The lack of NAT66 may be giving some organizations pause, but, in
most cases, that represents ignorance of the above 4 points or
some form of religion. Such organizations do not represent the
majority of organizations that have not yet deployed IPv6, however.

I was a full time network engineer up until about May of last year.
Since that time, I took on a new role attempting to help people
learn about, understand, and ultimately deploy IPv6. As such, I talk
to many organizations that have not yet deployed IPv6 on nearly
a daily basis. I also work for a major IPv6 provider and have access
to pretty good data about what is connected to the IPv6 internet,
connection rates, traffic growth, etc.

The adoption rate of IPv6 is definitely accelerating.

In talking to organizations that have not deployed IPv6 yet, the
major reasons I hear most often are:

1.	"We didn't know we needed to. Thanks for letting us know
	what was going on."

2.	"We know it's coming, but, we didn't realize it was coming so
	soon and we've been focused on other priorities."

3.	"We'll deploy IPv6 when we have to. We don't see the need
	yet."

4.	"We're waiting for our upstream providers to support it."

5.	"Our vendors haven't enabled it in our gear yet."

You are actually the only person to ever tell me that the lack of
NAT66 is a barrier to IPv6 deployment.

>> For IP we should strive to create a fair field of play, but that doesn't
>> oblige us to artificially de-value address resources. Accepting a thesis
>> that IP addresses are "private assets" might actually benefit the community
>> more than the alternative.
> 
> That is the line IP squatters would have us believe, but there's no
> business case other than profitability to speculators and squatters.

While I don't agree with your reasoning, i do feel that treating integers
as property is absurd and certainly not in the public interest.

> Nothing new here that Enron didn't try 10 years ago.  Claims of benefit
> from an address shortage can only be sustained by ignoring the lessons of
> history.
> 
While the rhetoric is entertaining, the shortage of IPv4 addresses is neither
artificial, nor is it being created by people who seek to profit from runout.
The simple reality is that when you consider the number of devices that
require IP addresses per person. I expect this number to be an average
of somewhere around 5 when you consider:

	Laptop
	Cellphone
	Desktop @work
	Desktop @home
	Portable Entertainment/e-Book device (iPad/Nook/Kindle/etc.)

Now, multiply that by 6.8 billion people (http://www.census.gov/main/www/popclock.html)

Now, add in some amount for servers.

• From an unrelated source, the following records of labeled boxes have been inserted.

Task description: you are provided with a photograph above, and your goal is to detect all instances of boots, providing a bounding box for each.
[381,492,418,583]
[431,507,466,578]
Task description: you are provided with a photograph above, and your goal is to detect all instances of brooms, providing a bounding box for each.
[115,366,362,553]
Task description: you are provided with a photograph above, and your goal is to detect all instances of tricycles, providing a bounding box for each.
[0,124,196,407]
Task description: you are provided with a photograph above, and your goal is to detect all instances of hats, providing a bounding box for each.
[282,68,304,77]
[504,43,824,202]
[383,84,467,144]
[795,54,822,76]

For now, I'll leave this at zero because
I don't have a good source for a meaningful number to put in. As such, I would
say that my number of required IP addresses below is rather conservative.

When I do the math, 5*6.8e9, I come up with 34,000,000,000.

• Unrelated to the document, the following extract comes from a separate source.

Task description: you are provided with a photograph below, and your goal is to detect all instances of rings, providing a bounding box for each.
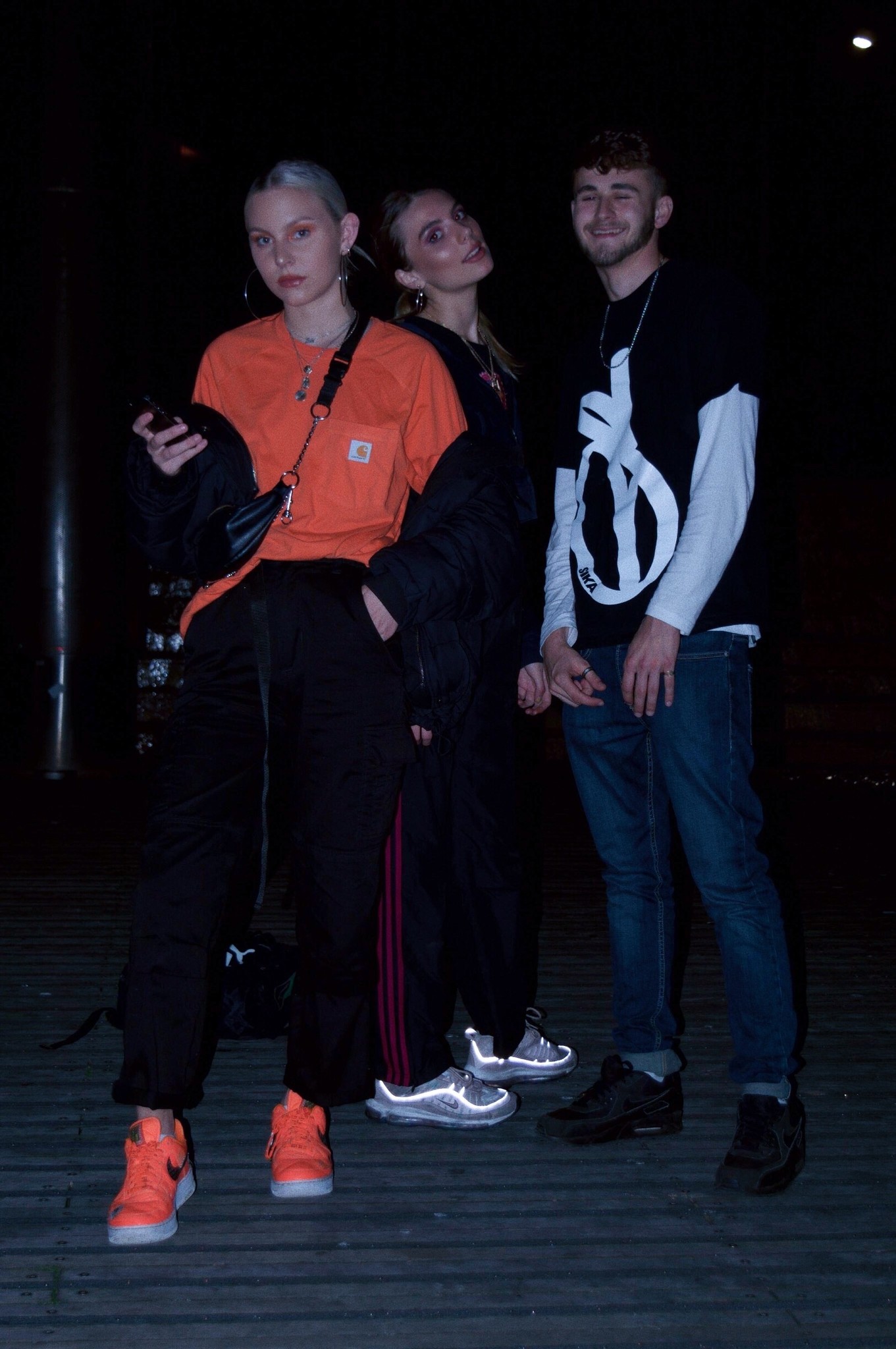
[664,670,674,676]
[582,667,594,677]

When I look at the IPv4 unicast address space, I come up with 3,706,650,624.
(This factors in Loopback, RFC-1918, 0.0.0.0/8, 224/4, and 240/4 as non-unicast).

According to my math, that leaves us with a shortage of 30,293,349,376 addresses
in IPv4 just for the world population without accounting for servers.

That does not seem artificial to me.

Now, you can argue that some portion of that belongs behind NAT, but, I don't
buy that argument. People should be free to choose whether they want to
provide content or services to the outside world or not. That requires that
they have globally unique addresses. Inflicting NAT upon them removes
that choice and is unacceptable in the long run.